Big ? Smart? Clean? Messy? Data in the Humanities

Journal article by Christof Schöch

This paper is about data in the humanities. Most of my colleagues in literary and cultural studies would not necessarily speak of their objects of study as “data.” If you ask them what it is they are studying, they would rather speak of books, paintings and movies; of drama and crime fiction, of still lives and action painting; of German expressionist movies and romantic comedy. They would mention Denis Diderot or Toni Morrison, Chardin or Jackson Pollock, Fritz Lang or Diane Keaton. Maybe they would talk about what they are studying as texts, images, and sounds. But rarely would they consider their objects of study to be “data.” However, in the humanities just as in other areas of research, we are increasingly dealing with “data.” With digitization efforts in the private and public sectors going on around the world, more and more data relevant to our fields of study exists, and, if the data has been licensed appropriately, it is available for research. The digital humanities aim to raise to the challenge and realize the potential of this data for humanistic inquiry.

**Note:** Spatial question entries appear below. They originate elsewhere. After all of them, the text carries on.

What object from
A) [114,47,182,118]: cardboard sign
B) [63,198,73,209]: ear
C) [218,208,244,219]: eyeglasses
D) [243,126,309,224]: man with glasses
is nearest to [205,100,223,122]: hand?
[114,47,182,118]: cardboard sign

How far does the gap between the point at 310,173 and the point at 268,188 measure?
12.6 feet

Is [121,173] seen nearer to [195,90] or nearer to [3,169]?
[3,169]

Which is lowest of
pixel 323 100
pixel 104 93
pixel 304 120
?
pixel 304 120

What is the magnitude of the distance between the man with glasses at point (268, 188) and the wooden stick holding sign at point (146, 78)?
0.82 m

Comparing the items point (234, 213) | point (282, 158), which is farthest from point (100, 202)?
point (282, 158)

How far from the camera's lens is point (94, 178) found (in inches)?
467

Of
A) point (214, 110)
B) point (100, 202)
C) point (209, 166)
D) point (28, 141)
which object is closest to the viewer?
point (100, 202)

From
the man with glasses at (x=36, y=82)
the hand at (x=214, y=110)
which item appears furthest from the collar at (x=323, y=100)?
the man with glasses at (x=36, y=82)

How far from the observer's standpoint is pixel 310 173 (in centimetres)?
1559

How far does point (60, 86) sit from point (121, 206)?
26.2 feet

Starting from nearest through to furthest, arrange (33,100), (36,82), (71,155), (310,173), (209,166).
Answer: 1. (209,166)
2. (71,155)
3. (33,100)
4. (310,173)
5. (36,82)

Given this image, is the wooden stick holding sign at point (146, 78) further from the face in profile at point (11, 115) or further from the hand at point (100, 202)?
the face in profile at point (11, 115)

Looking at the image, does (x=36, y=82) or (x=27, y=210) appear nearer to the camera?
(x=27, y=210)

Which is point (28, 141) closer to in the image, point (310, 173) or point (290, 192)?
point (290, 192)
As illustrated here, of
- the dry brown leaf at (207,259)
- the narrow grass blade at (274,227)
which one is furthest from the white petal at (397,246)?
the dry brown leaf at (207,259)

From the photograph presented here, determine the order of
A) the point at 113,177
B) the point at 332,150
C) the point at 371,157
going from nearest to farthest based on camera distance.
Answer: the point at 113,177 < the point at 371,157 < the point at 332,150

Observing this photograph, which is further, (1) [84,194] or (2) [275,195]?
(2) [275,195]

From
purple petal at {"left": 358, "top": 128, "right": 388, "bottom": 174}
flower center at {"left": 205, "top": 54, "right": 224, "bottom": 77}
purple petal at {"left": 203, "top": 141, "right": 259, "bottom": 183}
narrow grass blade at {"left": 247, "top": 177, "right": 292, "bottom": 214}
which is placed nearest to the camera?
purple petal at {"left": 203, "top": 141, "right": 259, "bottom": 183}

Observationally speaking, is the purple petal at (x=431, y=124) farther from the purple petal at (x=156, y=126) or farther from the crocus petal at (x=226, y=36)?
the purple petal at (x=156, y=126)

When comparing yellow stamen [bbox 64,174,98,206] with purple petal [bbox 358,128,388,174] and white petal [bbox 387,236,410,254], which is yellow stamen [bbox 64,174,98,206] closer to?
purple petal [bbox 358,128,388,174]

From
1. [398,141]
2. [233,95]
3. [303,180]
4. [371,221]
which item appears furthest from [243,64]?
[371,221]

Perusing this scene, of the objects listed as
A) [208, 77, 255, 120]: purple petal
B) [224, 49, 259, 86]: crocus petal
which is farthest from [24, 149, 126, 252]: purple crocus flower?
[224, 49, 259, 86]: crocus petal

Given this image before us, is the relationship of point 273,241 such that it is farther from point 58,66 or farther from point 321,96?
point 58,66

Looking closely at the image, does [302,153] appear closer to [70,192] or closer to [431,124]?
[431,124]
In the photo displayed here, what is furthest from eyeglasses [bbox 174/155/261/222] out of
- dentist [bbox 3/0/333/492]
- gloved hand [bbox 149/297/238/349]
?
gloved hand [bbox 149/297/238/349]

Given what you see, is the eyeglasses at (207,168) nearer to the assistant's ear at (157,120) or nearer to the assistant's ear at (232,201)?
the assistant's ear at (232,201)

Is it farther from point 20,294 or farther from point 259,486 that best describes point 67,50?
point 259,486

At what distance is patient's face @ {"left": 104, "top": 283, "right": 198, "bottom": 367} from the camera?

As Christine Borgman has shown in her book on Scholarship in the Digital Age , this is as much a theoretical, methodological and social issue as it is a technical issue. Indeed, the existence of all this data raises a host of questions, some of which I would like to address here. For example: What is the relation between the data we have and our objects of study? – Does data replace books, paintings and movies? In what way can data be said to be representations of them? What difference does it make to analyze the digital representation or version of a novel or a painting instead of the printed book, the manuscript, or the original painting? What types of data are there in the humanities, and what difference does it make? – I will argue that one can distinguish two types of data, “big” data and “smart” data. What, then, does it mean to deal with big data, or smart data, in the humanities? What new ways of dealing with data do we need to adopt in the humanities? – How is big data and smart data being dealt with in the process of scholarly knowledge generation, that is when data is being created, enriched, analyzed and interpreted?